Exercise directions -
Transcribe word for word the lines of the entries below, from the line containing "What distance away" through the end of the entries.

Data shown -
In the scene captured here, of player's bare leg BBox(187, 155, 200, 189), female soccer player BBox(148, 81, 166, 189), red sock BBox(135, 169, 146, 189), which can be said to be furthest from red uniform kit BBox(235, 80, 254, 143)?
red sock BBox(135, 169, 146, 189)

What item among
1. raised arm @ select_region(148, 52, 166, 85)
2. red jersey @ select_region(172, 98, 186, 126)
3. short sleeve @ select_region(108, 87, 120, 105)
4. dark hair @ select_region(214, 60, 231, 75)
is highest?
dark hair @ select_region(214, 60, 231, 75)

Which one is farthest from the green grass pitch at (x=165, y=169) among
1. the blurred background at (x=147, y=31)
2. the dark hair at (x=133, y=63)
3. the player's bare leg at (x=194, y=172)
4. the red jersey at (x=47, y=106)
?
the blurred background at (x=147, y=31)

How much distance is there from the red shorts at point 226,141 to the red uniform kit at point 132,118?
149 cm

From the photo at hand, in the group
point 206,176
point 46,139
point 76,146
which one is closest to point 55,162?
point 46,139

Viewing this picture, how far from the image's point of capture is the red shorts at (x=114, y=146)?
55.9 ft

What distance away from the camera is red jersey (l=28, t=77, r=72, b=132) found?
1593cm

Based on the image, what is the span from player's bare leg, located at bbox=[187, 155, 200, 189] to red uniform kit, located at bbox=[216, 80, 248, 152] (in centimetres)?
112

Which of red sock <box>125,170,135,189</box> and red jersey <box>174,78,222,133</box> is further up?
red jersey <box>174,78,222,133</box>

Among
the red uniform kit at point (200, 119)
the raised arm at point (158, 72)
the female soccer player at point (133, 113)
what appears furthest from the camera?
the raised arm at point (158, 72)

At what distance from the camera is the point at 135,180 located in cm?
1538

Written answer -
What distance away from the camera is red jersey (l=28, t=77, r=72, b=132) found?
1593cm

Based on the image, what is the span from player's bare leg, located at bbox=[187, 155, 200, 189] to red uniform kit, located at bbox=[216, 80, 248, 152] (in centimetres)?
112

Which of red sock <box>125,170,135,189</box> and red jersey <box>174,78,222,133</box> is further up?
red jersey <box>174,78,222,133</box>

Among
the red uniform kit at point (200, 119)
the raised arm at point (158, 72)
the female soccer player at point (133, 113)
what appears furthest from the camera?
the raised arm at point (158, 72)

At what distance from the camera is the point at 135,180 located in cm?
1538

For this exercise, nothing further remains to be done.